Dopo il primo sì del governo a su porcheddu, tra gli stand milanesi ci auguriamo di trovare anche il "cacio marcio"


“Riusciranno i nostri eroi a portare l’amato porcheddu tra gli stand milanesi o ci toccherà rimpiangere la sua paradossale assenza?”: il 3 marzo vi avevamo lasciati con questo interrogativo di fronte alle tristi vicende di su porcheddu, bandito da Expo 2015 e trattato alla stregua dei peggiori criminali. La causa di tale ingiusta discriminazione era dovuta alla peste suina africana che da anni impedisce l’esportazione dei maiali sardi. La Sardegna aveva chiesto l’annullamento dell’embargo per Expo e l’autorizzazione a commercializzare, con i dovuti interventi di termizzazione, le carni che rispettano i requisiti di biosicurezza.
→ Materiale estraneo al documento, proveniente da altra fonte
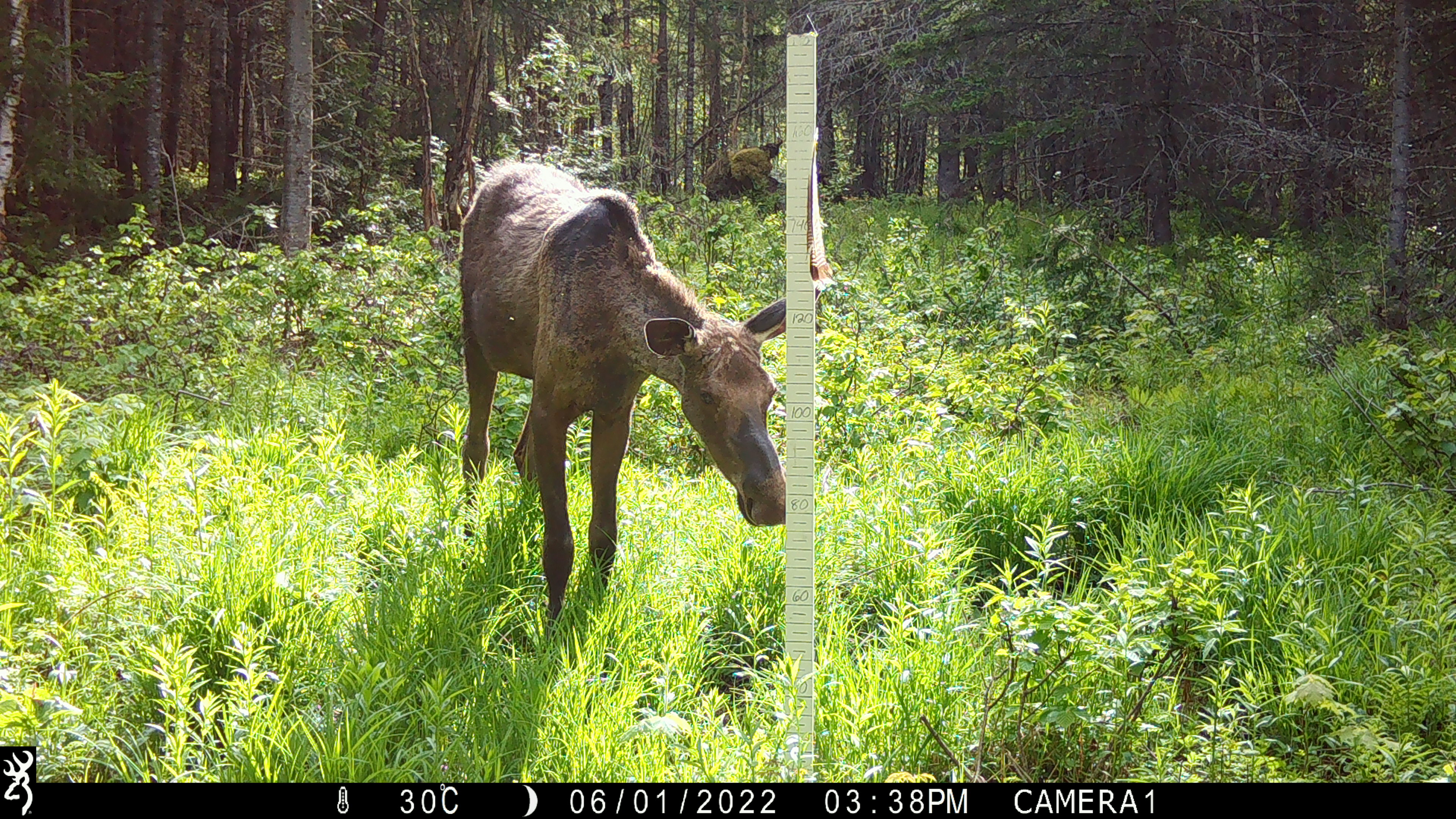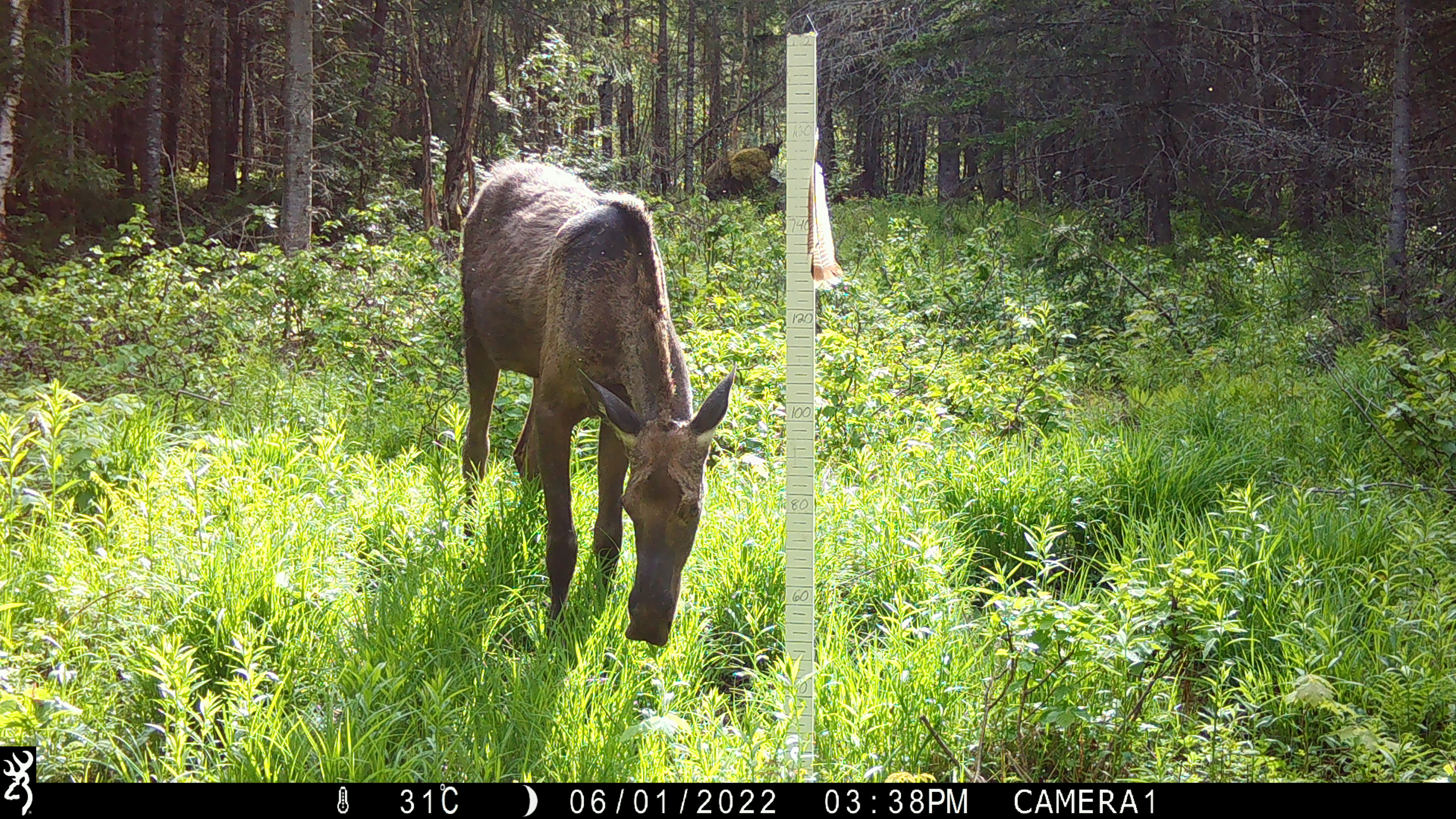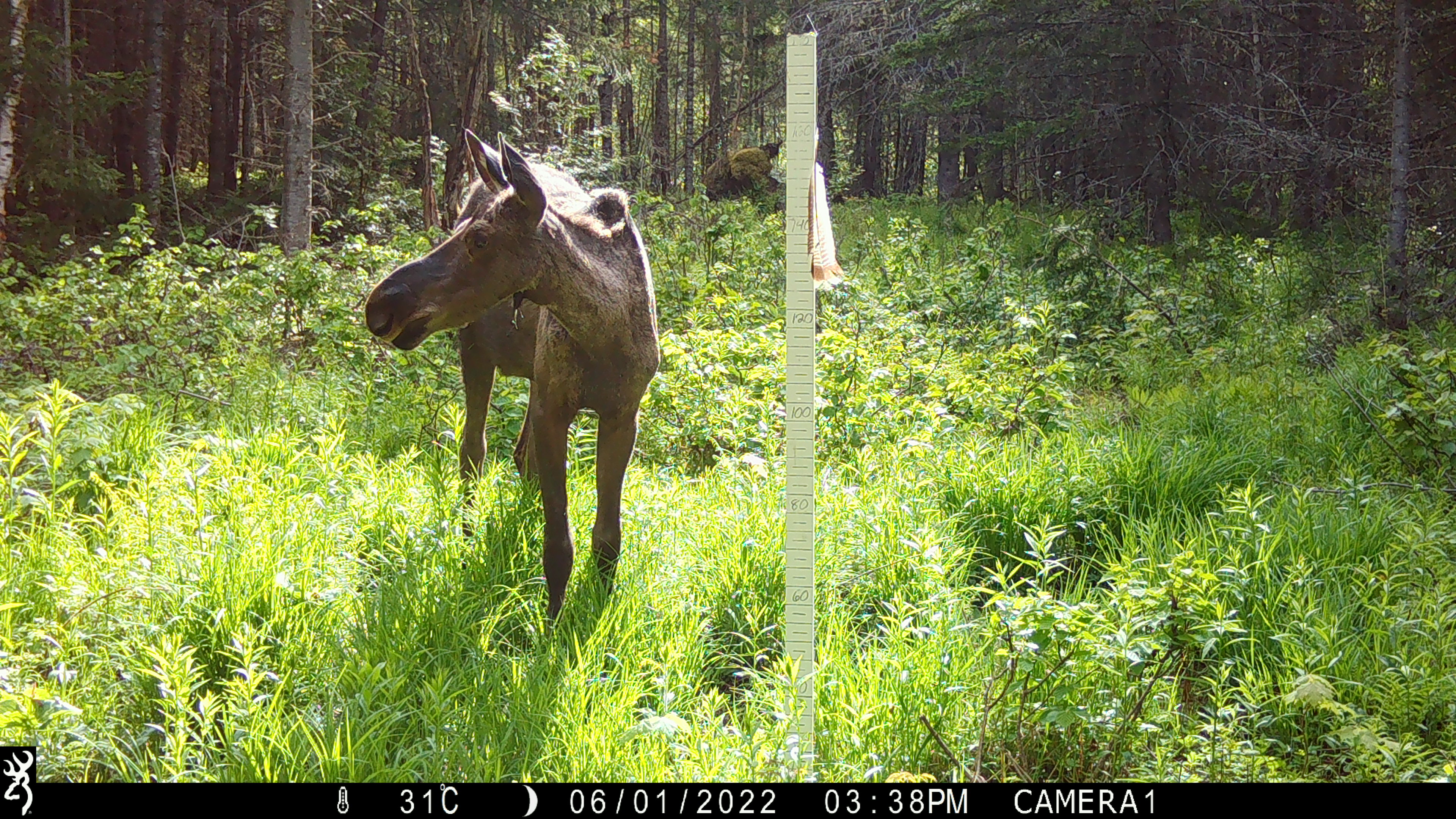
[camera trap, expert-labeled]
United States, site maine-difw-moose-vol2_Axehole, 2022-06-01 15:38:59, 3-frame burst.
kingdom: Animalia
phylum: Chordata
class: Mammalia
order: Artiodactyla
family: Cervidae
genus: Alces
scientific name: Alces alces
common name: moose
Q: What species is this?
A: Moose (Alces alces).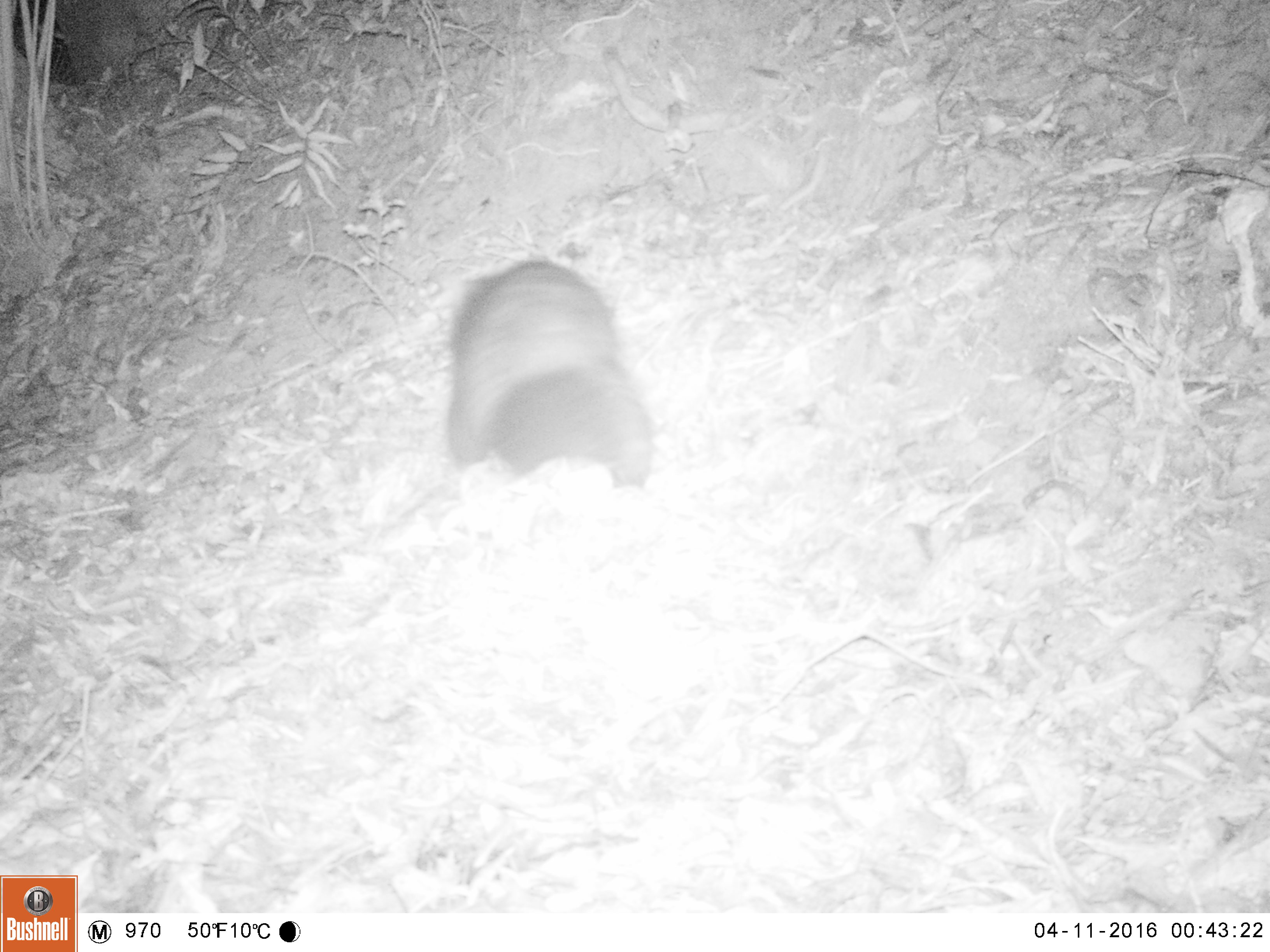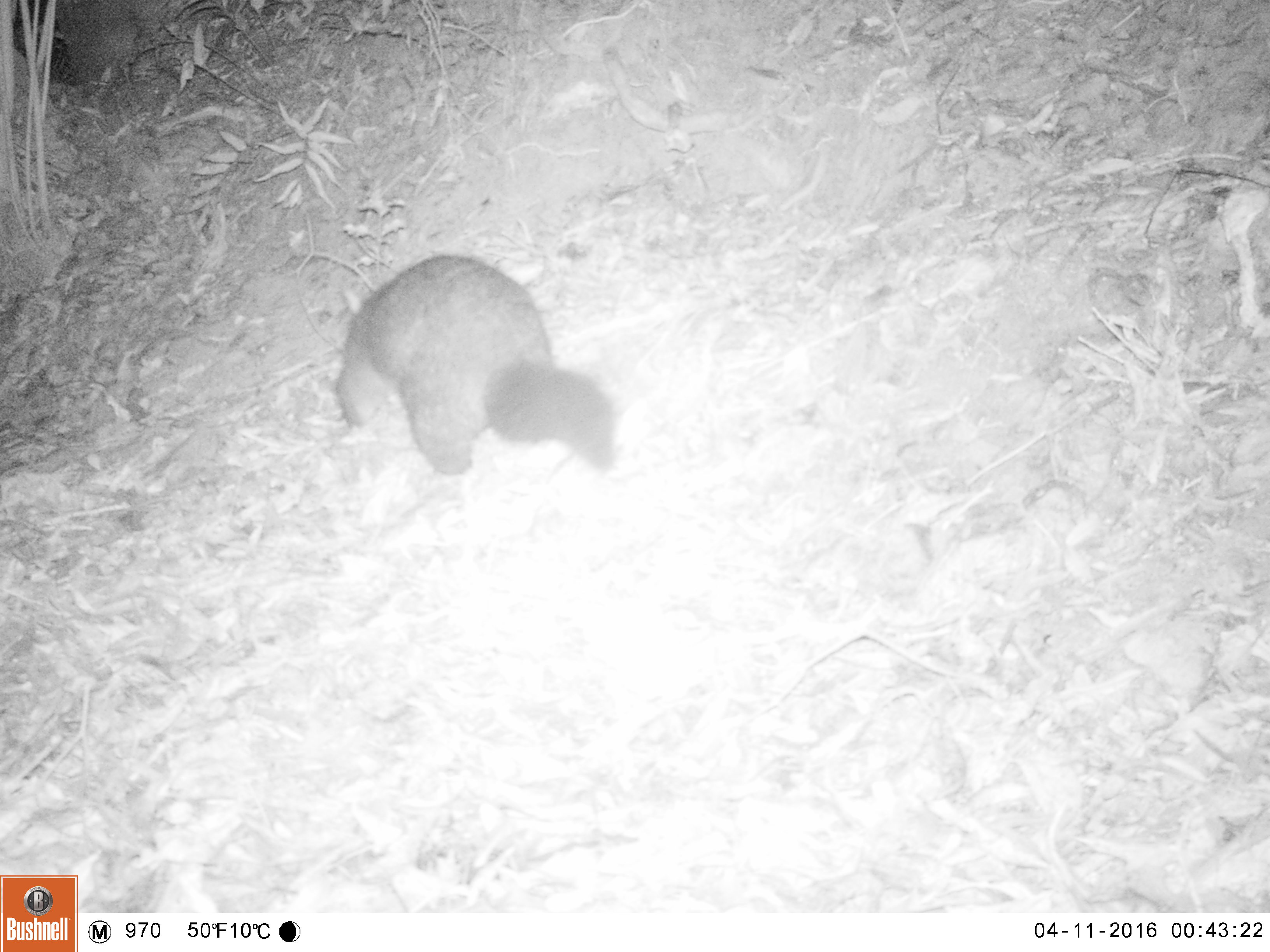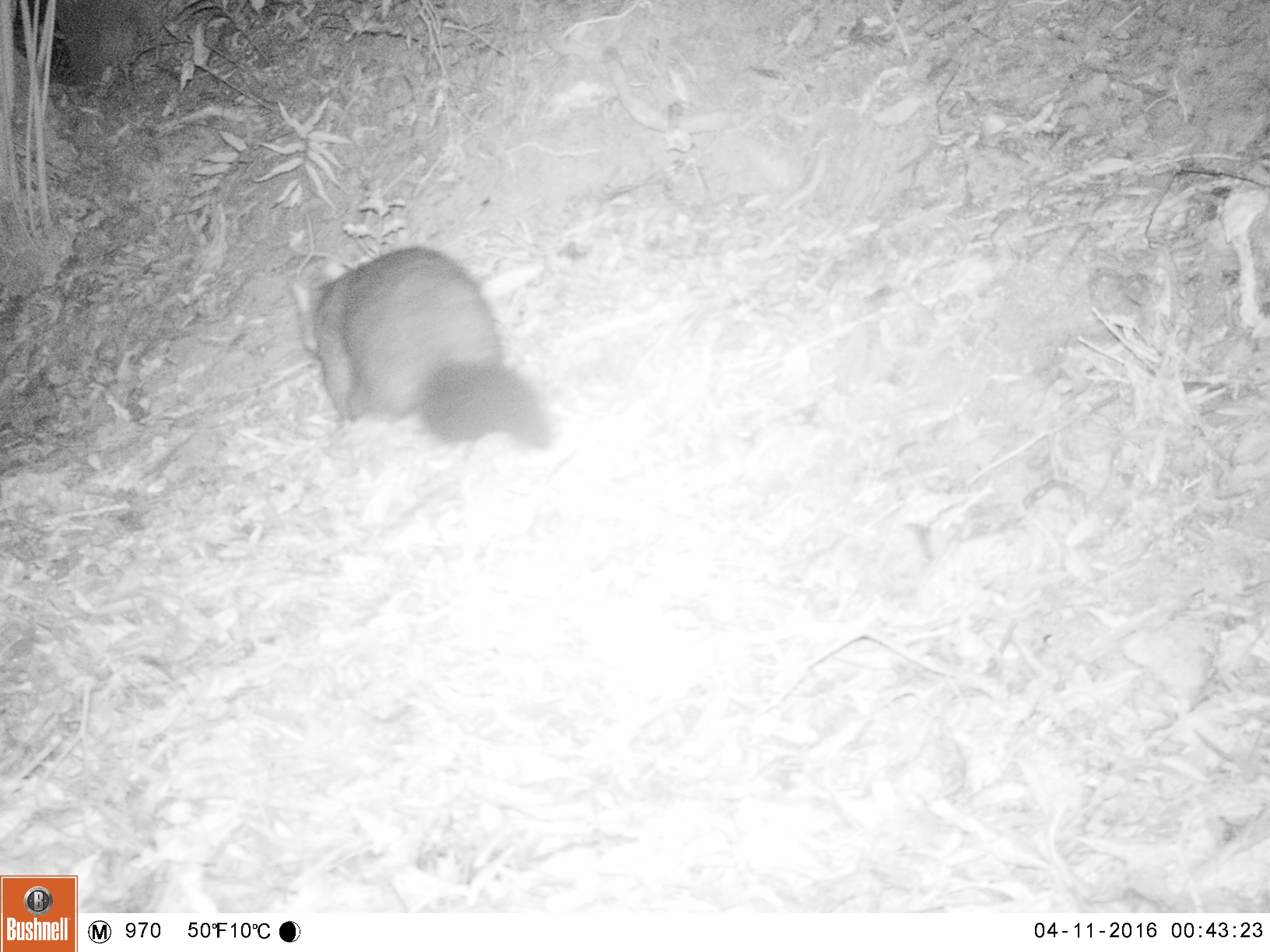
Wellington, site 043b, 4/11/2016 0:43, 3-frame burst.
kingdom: Animalia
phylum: Chordata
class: Mammalia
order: Didelphimorphia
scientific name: Didelphimorphia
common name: possum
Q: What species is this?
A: Possum (Didelphimorphia).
Il governo aveva risposto picche e in molti, dagli allevatori ai politici, ai fans reali e virtuali del porcetto, erano insorti contro il divieto, ritenuto assurdo e penalizzante per la regione che, nonostante i grossi investimenti fatti per l’esposizione universale, era stata costretta a rinunciare a uno dei suoi prodotti gastronomici più identitari.

La causa sembrava essere ormai perduta, quando ieri finalmente qualcosa si è mosso, con il primo sì del governo alla presenza di su porcheddu a Milano. Il sottosegretario Vito De Filippo ha comunicato che “il Ministero alla Salute ha già predisposto un protocollo sperimentale per la spedizione, canalizzata e a esclusiva utilizzazione dei prodotti suini cotti provenienti da aziende sarde, in ambito Expo 2015”. L’applicazione del regime derogatorio, sottolinea il rappresentante del governo, “deve tener conto dei dati epidemiologici e delle azioni intraprese dalla regione per una valutazione del  rischio della situazione sanitaria”. In particolare le attività di eradicazione della peste suina africana, approvate a livello comunitario nel 2015, richiedono un’ ulteriore lotta contro gli allevamenti illegali per debellare definitivamente la malattia.

Sull’onda dell’entusiasmo per il via libera del porcetto, ci siamo chiesti: “e il casu marzu? Perché non avere anche lui all’Expo?”. Il pecorino sardo, croce e delizia dei palati dei buongustai, è considerato illegale dal 1962 per il suo metodo di produzione. Il cacio marcio, come ci suggerisce lo stesso nome (marzu, frazzigu, fattitu, becciu, muhidu, jampagadu, in base alla zona), è un formaggio (generalmente un Fiore Sardo) andato a male perché attaccato e colonizzato dalla larve della mosca casearia che, attraverso le crepe della crosta, scavano tunnel e penetrano nella pasta, trasformandola in una crema dal sapore piuttosto deciso, tendente al piccante. Nonostante gli espliciti divieti, esistono ancora pastori che lo producono e dal 2004 sono state avviate delle pratiche per l’ottenimento della Dop per salvaguardare il prodotto come tradizionale e farlo uscire dalla clandestinità. Il progetto per la riabilitazione del casu marzu ha coinvolto anche l’Università di Sassari. Nel 2007 la facoltà di Agraria ha svolto delle ricerche (coordinate dal professore Andrea Lentini), con le quali ha confermato la fattibilità della produzione sperimentale del formaggio marcio, attraverso l'allevamento delle larve della mosca in un ambiente artificiale, controllato dal punto di vista igienico. A questo punto ci chiediamo: non è il caso di insistere anche per su casu marzu ad Expo?